Source records:
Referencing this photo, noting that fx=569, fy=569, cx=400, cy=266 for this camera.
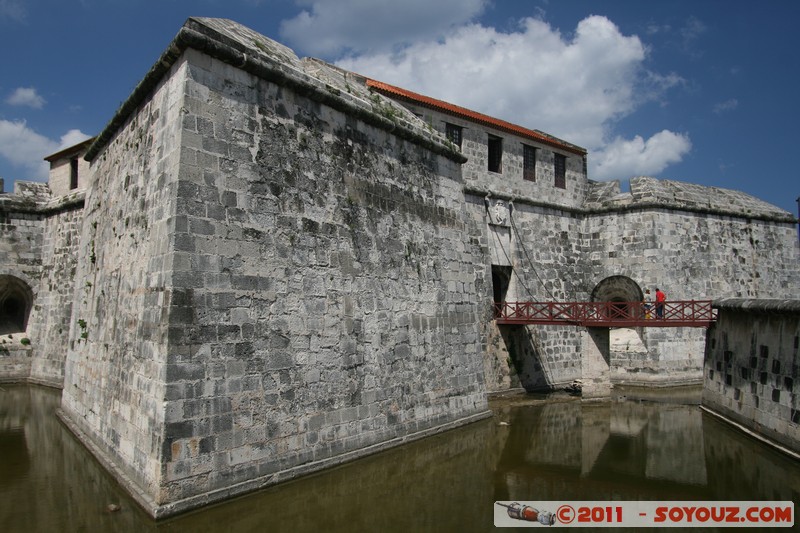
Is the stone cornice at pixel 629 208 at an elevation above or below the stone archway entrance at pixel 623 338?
above

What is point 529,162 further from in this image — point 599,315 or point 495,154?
point 599,315

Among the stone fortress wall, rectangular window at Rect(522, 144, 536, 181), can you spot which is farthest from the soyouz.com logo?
rectangular window at Rect(522, 144, 536, 181)

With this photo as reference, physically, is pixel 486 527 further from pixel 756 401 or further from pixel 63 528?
pixel 756 401

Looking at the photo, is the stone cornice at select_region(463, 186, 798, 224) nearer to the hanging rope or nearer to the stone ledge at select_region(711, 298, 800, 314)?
the hanging rope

• [Job]:
Render the data above as a two-column CSV with the headers "prompt" and "answer", one row per request. Put each request's text and its answer in separate quoted fields, replace line breaks with spaces, cover every item, and omit the pictures.

• [Response to this task]:
prompt,answer
"Referencing this photo, noting that fx=569, fy=569, cx=400, cy=266 for this camera. Is the stone cornice at pixel 629 208 at an elevation above or below the stone archway entrance at pixel 623 338?","above"
"What is point 529,162 further from in this image — point 599,315 or point 495,154?","point 599,315"
"Among the stone fortress wall, rectangular window at Rect(522, 144, 536, 181), can you spot which is farthest from the soyouz.com logo?","rectangular window at Rect(522, 144, 536, 181)"
"With this photo as reference, physically, is pixel 486 527 further from pixel 756 401 or further from pixel 63 528?","pixel 756 401"
"Looking at the photo, is the stone cornice at select_region(463, 186, 798, 224) nearer to the hanging rope or nearer to the stone ledge at select_region(711, 298, 800, 314)?","the hanging rope"